International journal of climatology,
15 June 2005, Volume:
25, Issue:
7
Journal Article, Conference Proceeding
The storm of 20-22 January 2000 over Canada's Atlantic Provinces was an exceptional storm for several reasons, these include extremely high coastal ocean waves, widespread coastal damage due to the ...storm surge, very strong winds over a large area, an extremely fast deepening rate, and a very low central pressure. It produced unusually large waves which caused significant damage in communities along the south coast of Newfoundland and the eastern shores of Nova Scotia. Bottom scouring was observed around the feet of three mobile offshore oil and gas drilling platforms operating near Sable Island. Using buoy data enhanced with a detailed data set from one of the platforms, this study examines the growth of destructive waves and the performance of two state-of-the-art third generation ocean wave models running in shallow water mode.

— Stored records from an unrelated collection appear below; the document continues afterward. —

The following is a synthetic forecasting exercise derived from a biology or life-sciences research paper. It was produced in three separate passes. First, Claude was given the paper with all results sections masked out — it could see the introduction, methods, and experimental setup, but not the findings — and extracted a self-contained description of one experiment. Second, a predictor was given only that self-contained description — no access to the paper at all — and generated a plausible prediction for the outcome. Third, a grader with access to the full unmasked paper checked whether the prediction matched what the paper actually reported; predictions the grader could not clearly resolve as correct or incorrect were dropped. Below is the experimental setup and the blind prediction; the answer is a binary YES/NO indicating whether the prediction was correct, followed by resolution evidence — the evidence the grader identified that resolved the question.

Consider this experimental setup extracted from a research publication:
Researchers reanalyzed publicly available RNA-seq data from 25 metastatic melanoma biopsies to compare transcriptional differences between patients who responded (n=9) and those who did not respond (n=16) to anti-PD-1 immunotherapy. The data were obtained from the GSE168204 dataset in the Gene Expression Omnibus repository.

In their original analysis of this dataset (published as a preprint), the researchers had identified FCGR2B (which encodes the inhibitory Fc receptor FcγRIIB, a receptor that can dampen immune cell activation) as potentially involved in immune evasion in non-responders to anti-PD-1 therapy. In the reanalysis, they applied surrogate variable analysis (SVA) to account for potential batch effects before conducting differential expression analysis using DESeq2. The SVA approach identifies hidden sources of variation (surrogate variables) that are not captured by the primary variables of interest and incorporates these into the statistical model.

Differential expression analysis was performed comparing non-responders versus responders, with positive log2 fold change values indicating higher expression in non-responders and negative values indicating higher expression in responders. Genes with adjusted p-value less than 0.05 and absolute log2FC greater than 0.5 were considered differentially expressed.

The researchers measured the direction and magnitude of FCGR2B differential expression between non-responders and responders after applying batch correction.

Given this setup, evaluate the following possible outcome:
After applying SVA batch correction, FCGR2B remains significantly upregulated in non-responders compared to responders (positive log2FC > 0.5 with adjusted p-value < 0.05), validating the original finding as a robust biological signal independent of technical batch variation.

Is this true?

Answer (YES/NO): NO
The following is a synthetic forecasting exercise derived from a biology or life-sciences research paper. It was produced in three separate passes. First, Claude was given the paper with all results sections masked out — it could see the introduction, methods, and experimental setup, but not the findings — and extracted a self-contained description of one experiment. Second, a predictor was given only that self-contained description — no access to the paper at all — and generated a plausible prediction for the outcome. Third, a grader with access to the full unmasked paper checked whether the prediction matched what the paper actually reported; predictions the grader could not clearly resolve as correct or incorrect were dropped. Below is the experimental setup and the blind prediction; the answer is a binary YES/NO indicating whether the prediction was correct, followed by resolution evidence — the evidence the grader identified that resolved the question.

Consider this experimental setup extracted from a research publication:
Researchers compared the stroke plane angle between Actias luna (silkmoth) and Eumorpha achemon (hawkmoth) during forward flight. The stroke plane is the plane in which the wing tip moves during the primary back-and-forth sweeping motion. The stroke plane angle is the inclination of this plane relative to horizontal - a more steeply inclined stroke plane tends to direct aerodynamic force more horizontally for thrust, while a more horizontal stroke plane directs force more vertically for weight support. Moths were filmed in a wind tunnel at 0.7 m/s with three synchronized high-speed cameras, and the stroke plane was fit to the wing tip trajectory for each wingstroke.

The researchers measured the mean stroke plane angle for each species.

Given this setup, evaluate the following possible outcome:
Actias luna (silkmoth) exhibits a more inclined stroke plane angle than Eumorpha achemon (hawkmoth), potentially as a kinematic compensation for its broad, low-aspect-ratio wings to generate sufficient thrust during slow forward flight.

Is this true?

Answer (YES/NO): YES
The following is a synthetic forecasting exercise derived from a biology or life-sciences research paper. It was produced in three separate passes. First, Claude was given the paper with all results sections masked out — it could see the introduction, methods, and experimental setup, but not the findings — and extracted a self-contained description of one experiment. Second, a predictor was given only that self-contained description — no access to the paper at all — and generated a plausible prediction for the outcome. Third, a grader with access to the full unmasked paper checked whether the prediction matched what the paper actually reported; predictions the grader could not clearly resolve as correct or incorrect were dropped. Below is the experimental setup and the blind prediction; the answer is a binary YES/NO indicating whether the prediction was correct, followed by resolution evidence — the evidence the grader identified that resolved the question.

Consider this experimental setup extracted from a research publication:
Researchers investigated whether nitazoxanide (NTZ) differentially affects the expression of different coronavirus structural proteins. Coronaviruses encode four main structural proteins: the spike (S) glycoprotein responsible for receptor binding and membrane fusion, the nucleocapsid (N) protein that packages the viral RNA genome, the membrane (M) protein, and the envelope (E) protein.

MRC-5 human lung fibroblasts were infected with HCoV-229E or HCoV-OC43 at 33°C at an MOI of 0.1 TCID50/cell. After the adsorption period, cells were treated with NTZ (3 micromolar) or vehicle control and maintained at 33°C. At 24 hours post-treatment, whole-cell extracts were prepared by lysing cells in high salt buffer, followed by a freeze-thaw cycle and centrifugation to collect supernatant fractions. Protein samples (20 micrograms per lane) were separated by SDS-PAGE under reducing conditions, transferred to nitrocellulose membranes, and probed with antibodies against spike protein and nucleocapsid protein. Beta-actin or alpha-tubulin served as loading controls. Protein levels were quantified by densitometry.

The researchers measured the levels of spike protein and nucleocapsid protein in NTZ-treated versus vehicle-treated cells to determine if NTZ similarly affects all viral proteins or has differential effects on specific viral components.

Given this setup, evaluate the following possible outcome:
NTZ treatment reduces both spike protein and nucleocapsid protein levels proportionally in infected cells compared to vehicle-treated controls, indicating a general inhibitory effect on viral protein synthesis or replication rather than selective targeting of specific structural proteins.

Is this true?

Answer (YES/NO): NO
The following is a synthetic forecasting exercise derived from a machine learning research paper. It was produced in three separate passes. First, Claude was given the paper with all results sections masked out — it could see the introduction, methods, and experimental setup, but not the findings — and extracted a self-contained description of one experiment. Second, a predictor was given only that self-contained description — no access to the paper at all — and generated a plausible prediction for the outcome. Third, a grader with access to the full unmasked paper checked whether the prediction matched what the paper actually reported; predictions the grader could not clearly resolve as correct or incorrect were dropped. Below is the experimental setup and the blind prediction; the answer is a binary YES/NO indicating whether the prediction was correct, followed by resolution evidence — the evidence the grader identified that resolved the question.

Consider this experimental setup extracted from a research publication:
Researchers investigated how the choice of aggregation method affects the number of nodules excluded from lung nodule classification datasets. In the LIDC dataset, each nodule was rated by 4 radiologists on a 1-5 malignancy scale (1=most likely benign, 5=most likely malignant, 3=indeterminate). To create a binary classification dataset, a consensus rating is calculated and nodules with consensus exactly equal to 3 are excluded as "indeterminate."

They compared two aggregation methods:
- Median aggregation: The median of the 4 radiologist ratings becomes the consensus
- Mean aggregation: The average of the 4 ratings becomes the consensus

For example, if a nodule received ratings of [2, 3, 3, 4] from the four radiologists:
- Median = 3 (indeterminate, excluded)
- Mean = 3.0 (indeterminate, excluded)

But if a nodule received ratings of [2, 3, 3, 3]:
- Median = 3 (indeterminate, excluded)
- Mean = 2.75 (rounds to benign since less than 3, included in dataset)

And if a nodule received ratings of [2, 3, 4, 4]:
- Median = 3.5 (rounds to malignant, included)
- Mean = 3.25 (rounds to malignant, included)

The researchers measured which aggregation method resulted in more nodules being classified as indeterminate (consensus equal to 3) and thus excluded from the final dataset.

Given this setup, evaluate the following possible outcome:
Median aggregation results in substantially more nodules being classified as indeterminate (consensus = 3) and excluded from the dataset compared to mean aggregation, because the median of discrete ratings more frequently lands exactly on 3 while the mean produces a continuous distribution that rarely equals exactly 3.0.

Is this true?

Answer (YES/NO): YES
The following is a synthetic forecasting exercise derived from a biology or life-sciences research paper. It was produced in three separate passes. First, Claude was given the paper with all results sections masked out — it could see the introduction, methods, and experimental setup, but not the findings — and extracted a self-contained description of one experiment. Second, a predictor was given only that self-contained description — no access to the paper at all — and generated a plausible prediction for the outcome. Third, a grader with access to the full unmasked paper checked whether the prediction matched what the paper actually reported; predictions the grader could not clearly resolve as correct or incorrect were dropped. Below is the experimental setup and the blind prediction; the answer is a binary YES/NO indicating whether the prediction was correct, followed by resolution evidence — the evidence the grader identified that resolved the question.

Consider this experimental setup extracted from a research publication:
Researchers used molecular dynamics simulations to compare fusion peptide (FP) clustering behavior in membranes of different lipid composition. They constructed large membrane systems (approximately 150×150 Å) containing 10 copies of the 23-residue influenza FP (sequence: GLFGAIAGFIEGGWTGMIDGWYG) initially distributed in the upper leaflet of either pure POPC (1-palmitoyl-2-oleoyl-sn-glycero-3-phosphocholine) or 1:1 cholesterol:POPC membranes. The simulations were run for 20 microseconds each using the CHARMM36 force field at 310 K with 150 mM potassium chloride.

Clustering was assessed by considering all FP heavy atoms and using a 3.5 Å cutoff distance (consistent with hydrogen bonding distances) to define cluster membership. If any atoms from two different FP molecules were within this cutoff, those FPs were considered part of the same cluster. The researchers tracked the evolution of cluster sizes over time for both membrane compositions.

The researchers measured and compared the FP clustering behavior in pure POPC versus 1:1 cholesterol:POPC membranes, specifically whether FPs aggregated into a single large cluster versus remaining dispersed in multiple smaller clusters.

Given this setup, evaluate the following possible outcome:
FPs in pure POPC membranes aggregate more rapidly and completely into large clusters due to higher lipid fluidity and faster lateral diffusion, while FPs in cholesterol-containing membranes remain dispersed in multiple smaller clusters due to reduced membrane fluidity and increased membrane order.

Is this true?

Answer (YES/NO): NO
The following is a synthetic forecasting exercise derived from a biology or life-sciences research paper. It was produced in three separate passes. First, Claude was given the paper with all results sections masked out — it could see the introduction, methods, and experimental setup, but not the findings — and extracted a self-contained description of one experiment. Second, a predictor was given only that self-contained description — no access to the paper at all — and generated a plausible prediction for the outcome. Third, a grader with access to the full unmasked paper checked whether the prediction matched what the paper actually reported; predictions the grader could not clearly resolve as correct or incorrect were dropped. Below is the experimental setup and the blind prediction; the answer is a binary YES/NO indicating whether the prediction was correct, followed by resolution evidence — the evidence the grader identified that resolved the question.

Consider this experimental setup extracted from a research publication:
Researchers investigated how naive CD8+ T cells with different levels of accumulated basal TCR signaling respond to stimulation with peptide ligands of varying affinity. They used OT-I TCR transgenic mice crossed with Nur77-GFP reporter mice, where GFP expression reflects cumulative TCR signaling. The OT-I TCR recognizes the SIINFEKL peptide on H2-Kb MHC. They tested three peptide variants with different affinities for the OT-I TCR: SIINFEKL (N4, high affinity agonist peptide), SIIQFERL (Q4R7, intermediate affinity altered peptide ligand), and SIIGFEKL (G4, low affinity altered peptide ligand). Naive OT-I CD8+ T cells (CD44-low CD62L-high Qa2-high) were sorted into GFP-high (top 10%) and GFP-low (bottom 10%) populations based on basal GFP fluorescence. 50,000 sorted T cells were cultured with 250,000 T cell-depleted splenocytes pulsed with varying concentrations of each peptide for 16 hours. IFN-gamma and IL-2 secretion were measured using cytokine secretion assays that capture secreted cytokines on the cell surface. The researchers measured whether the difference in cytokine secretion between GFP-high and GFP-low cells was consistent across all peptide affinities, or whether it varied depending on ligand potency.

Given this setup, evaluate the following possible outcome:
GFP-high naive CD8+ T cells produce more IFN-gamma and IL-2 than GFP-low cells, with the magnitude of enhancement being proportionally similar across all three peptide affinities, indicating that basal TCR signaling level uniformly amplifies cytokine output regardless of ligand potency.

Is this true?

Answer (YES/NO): NO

The wave models perform well in numerically simulating the extreme waves associated with this storm. They correctly predict the growth of wind waves and handle the arrival of long-period swells well. Unprecedented waves that damaged buildings and a lighthouse in the Channel Head area of Port-Aux-Basques retained most of their deep-water energy until they were less than one wavelength from the beach. Computations show that dynamic (or trapped) fetch was not a contributing factor in the generation of the observed extreme sea states although the long-period swells were supported by winds for a significant part of their transit northward. However, it appears that the model-generated enhanced wave growth at the buoy location just off the southwestern coast of Newfoundland may be partially linked to the creation of model trapped fetch. The January 2000 storm was indeed an extreme storm and was the most intense non-tropical storm to form over Atlantic Canada in decades.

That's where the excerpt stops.